● Requirement A
In the deadlock discussion, condense the paragraph beginning "The general case of two threads" into a shorter version that keeps its main facts.

● Text extract
** Begin **

Sponsored by Lookout Inc.
@headius
Copy link
Member

headius commented Oct 5, 2015

The general case of two threads requiring two files in opposite order can't be fixed. This is a flaw in how Ruby locks around files, and it's possible to deadlock CRuby in the same way. The only fix for that would be to have a single global lock for all requires, serializing them across all threads.

I suspect that the autoload deadlock may just be another flavor of the same problem.

I'm looking over the fixes @mkristian made in #3370 and I am confused about a few things:

  • Switching to a reentrant lock should not make any difference; Java's object monitor synchronization is already reentrant.
  • The logic appears to spin for a few attempts to lock the ctxLock, but I don't see what it does if it is unable to acquire the lock during that time.

If the spinning eventually just gives up, that's not proper semantics because the file in question has not been loaded. I suspect it "fixes" the deadlock because the failed thread will now back all the way out of its locks, allowing the other thread to proceed.

@mkristian
Copy link
Member

running those two "test" with MRI there are no deadlocks but with warning enabled you see

/usr/local/Cellar/ruby/2.2.3/lib/ruby/2.2.0/rubygems/core_ext/kernel_require.rb:54: warning: loading in progress, circular require considered harmful - /Users/cmeier/projects/active/jruby/deadlock/test2/class_a.rb
    from dltest.rb:10:in  `block in <main>'
    from /usr/local/Cellar/ruby/2.2.3/lib/ruby/2.2.0/rubygems/core_ext/kernel_require.rb:54:in  `require'
    from /usr/local/Cellar/ruby/2.2.3/lib/ruby/2.2.0/rubygems/core_ext/kernel_require.rb:54:in  `require'
    from /Users/cmeier/projects/active/jruby/deadlock/test2/class_b.rb:2:in  `<top (required)>'
    from /usr/local/Cellar/ruby/2.2.3/lib/ruby/2.2.0/rubygems/core_ext/kernel_require.rb:54:in  `require'
    from /usr/local/Cellar/ruby/2.2.3/lib/ruby/2.2.0/rubygems/core_ext/kernel_require.rb:54:in  `require'

i.e. warning: loading in progress, circular require considered harmful for both examples.

** End **

● Requirement B
In the entries, format the lines starting at the one containing "What is the exact distance separating" and ending at the one containing "5. (136,183)" as a numbered list, leaving out blank lines.

● Exercise input
** Begin **

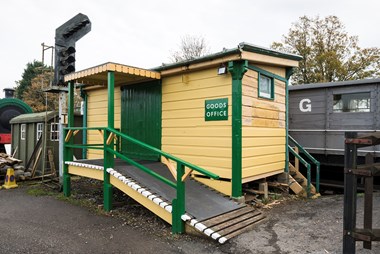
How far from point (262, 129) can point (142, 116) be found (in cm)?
312

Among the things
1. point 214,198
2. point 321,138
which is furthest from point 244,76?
point 321,138

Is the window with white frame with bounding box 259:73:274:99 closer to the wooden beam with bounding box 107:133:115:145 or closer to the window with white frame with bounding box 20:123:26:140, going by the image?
the wooden beam with bounding box 107:133:115:145

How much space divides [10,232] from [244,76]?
16.6 feet

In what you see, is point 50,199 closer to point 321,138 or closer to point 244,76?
point 244,76

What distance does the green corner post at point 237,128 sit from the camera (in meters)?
5.41

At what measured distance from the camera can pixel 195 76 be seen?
243 inches

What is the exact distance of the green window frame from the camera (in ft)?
20.6

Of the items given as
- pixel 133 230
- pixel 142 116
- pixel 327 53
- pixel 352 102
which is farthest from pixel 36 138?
pixel 327 53

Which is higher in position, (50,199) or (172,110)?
(172,110)

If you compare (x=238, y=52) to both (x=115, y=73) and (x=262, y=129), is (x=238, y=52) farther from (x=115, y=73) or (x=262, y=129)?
(x=115, y=73)

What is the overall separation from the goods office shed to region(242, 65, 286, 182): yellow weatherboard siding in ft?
0.07

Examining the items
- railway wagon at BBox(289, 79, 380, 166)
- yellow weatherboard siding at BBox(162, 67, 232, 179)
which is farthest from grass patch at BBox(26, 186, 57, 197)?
railway wagon at BBox(289, 79, 380, 166)

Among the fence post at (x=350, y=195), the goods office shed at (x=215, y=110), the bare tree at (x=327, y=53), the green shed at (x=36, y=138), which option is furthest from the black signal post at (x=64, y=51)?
the bare tree at (x=327, y=53)

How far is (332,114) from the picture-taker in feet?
27.6
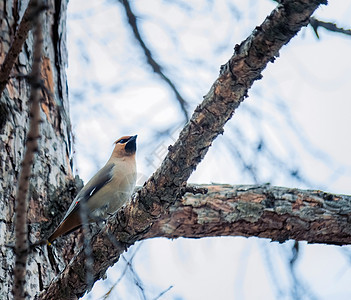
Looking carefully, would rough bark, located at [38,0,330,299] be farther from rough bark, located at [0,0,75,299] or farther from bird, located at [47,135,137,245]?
bird, located at [47,135,137,245]

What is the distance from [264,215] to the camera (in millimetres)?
2932

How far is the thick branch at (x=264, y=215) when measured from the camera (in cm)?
290

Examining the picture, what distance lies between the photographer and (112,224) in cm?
220

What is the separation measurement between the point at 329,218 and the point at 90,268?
133 cm

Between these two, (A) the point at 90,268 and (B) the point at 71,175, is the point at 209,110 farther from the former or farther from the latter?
(B) the point at 71,175

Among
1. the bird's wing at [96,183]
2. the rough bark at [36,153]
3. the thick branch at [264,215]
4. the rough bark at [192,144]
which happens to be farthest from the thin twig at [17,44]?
the thick branch at [264,215]

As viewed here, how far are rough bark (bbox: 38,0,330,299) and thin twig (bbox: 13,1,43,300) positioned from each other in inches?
27.3

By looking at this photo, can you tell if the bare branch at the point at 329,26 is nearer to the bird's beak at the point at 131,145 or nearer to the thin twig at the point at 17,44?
the thin twig at the point at 17,44

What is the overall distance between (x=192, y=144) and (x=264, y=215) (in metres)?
1.16

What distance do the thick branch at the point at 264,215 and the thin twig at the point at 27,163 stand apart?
1.60 meters

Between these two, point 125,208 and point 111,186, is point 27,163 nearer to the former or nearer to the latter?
point 125,208

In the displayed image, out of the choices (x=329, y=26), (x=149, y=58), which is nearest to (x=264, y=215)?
(x=329, y=26)

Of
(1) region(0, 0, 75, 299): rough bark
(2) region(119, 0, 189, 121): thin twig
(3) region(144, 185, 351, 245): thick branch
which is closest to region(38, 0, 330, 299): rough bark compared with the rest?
(1) region(0, 0, 75, 299): rough bark

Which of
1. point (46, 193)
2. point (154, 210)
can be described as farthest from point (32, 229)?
point (154, 210)
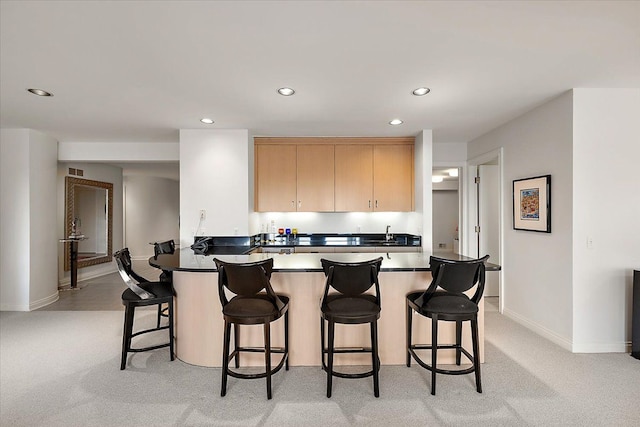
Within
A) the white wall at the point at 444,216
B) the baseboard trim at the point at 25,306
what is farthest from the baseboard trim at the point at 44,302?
the white wall at the point at 444,216

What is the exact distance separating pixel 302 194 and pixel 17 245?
4.16m

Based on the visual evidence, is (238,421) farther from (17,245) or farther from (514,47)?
(17,245)

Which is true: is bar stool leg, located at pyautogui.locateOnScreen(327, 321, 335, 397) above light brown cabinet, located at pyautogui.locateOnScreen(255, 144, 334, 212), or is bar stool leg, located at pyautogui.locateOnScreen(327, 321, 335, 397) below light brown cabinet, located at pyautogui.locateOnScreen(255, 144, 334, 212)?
below

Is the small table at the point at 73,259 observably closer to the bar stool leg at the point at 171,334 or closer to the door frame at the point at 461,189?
the bar stool leg at the point at 171,334

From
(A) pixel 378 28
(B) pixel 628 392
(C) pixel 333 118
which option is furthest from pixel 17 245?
(B) pixel 628 392

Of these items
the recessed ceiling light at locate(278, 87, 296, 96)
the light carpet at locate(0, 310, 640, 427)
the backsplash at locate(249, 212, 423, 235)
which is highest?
the recessed ceiling light at locate(278, 87, 296, 96)

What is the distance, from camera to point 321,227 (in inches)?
217

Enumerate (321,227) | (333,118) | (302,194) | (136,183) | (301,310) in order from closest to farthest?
1. (301,310)
2. (333,118)
3. (302,194)
4. (321,227)
5. (136,183)

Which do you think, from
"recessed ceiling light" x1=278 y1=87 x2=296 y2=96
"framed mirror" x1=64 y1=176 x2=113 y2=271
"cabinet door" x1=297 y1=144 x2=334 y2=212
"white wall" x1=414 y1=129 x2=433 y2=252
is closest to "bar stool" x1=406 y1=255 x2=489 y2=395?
"recessed ceiling light" x1=278 y1=87 x2=296 y2=96

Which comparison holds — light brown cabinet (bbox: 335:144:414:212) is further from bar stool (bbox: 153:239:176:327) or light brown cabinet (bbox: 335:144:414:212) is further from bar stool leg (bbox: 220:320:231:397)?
bar stool leg (bbox: 220:320:231:397)

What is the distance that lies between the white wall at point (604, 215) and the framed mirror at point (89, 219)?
7.69 meters

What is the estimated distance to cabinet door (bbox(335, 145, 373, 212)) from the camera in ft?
16.7

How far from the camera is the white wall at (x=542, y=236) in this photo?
10.5 feet

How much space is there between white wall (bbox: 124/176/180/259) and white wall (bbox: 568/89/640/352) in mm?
9800
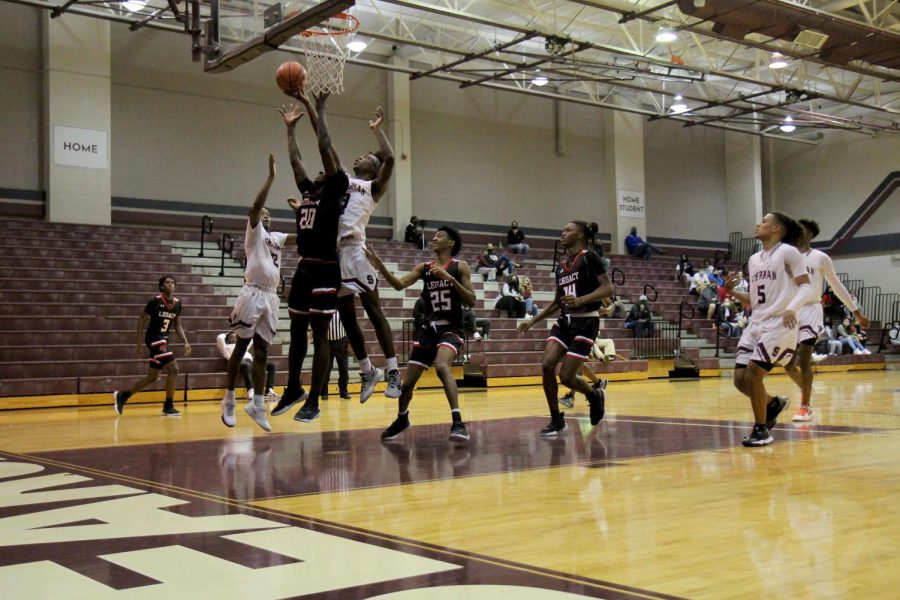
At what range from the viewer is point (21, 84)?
1931 cm

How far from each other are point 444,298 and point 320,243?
1118mm

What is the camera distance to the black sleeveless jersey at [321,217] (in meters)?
6.79

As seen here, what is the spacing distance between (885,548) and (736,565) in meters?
0.63

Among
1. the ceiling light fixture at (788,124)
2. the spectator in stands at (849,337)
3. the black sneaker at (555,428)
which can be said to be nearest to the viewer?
the black sneaker at (555,428)

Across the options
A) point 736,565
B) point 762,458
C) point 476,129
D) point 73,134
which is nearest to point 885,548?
point 736,565

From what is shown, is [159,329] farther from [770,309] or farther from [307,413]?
[770,309]

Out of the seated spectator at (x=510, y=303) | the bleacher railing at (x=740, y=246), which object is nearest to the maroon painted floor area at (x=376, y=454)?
the seated spectator at (x=510, y=303)

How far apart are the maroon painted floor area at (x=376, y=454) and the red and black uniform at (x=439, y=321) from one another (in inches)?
27.1

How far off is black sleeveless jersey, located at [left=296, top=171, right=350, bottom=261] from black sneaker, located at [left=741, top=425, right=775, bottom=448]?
3226 millimetres

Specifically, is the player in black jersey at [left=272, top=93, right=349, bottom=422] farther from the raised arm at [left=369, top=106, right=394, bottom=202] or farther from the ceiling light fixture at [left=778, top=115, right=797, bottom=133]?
the ceiling light fixture at [left=778, top=115, right=797, bottom=133]

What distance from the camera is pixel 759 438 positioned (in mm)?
6555

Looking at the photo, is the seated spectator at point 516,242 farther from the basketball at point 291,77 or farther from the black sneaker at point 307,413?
the basketball at point 291,77

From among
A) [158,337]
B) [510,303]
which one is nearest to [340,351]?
[158,337]

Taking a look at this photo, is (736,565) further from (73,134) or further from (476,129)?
(476,129)
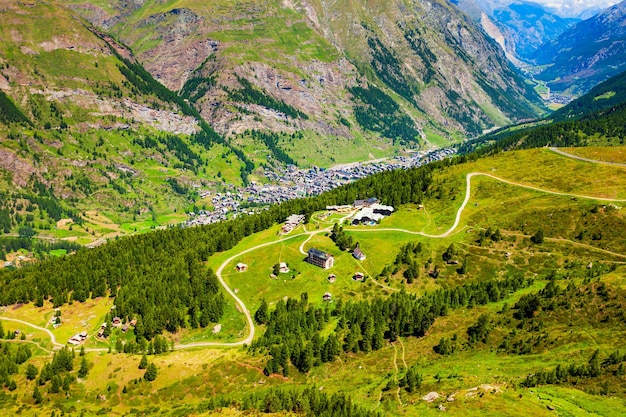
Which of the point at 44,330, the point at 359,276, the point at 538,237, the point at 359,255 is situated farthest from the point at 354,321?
the point at 44,330

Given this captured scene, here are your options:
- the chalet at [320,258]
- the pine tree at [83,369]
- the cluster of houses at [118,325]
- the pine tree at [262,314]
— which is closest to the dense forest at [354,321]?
the pine tree at [262,314]

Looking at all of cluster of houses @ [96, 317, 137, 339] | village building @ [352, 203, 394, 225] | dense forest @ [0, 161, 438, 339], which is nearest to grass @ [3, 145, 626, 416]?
village building @ [352, 203, 394, 225]

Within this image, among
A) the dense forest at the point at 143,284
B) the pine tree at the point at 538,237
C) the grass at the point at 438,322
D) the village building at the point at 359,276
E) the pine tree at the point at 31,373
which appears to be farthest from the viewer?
the village building at the point at 359,276

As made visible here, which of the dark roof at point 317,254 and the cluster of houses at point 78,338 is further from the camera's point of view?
the dark roof at point 317,254

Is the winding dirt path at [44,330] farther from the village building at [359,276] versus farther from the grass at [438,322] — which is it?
the village building at [359,276]

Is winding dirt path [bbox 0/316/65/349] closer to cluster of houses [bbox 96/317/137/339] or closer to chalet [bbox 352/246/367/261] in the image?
cluster of houses [bbox 96/317/137/339]

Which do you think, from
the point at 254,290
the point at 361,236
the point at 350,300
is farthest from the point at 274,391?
the point at 361,236

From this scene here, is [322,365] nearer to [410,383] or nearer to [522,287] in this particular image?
[410,383]
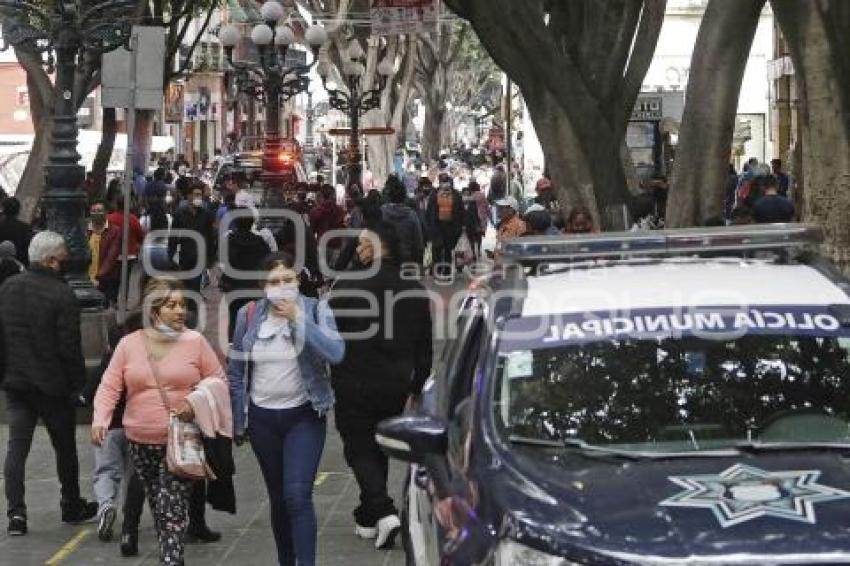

** End **

● Exercise result A
When two threads require two files in opposite order, the general case can't be fixed. It is a flaw in how Ruby locks around files, and CRuby can deadlock the same way. The only fix would be a single global lock for all requires, serializing them across all threads.

● Exercise result B
1. What is the exact distance separating pixel 302 194 and pixel 17 245?
2. 4.16m
3. Based on the visual evidence, is (238,421) farther from (17,245) or farther from (514,47)?
4. (17,245)
5. Which is true: is bar stool leg, located at pyautogui.locateOnScreen(327, 321, 335, 397) above light brown cabinet, located at pyautogui.locateOnScreen(255, 144, 334, 212), or is bar stool leg, located at pyautogui.locateOnScreen(327, 321, 335, 397) below light brown cabinet, located at pyautogui.locateOnScreen(255, 144, 334, 212)?
6. below
7. Is the small table at the point at 73,259 observably closer to the bar stool leg at the point at 171,334 or closer to the door frame at the point at 461,189?
8. the bar stool leg at the point at 171,334
9. From
10. (A) pixel 378 28
11. (B) pixel 628 392
12. (C) pixel 333 118
13. which option is furthest from pixel 17 245?
14. (B) pixel 628 392
15. Of these items
16. the recessed ceiling light at locate(278, 87, 296, 96)
17. the light carpet at locate(0, 310, 640, 427)
18. the backsplash at locate(249, 212, 423, 235)
19. which is highest?
20. the recessed ceiling light at locate(278, 87, 296, 96)
21. What is the distance, from camera to point 321,227 (in inches)?
22. 217
23. Enumerate (321,227) | (333,118) | (302,194) | (136,183) | (301,310) in order from closest to farthest?
24. 1. (301,310)
25. 2. (333,118)
26. 3. (302,194)
27. 4. (321,227)
28. 5. (136,183)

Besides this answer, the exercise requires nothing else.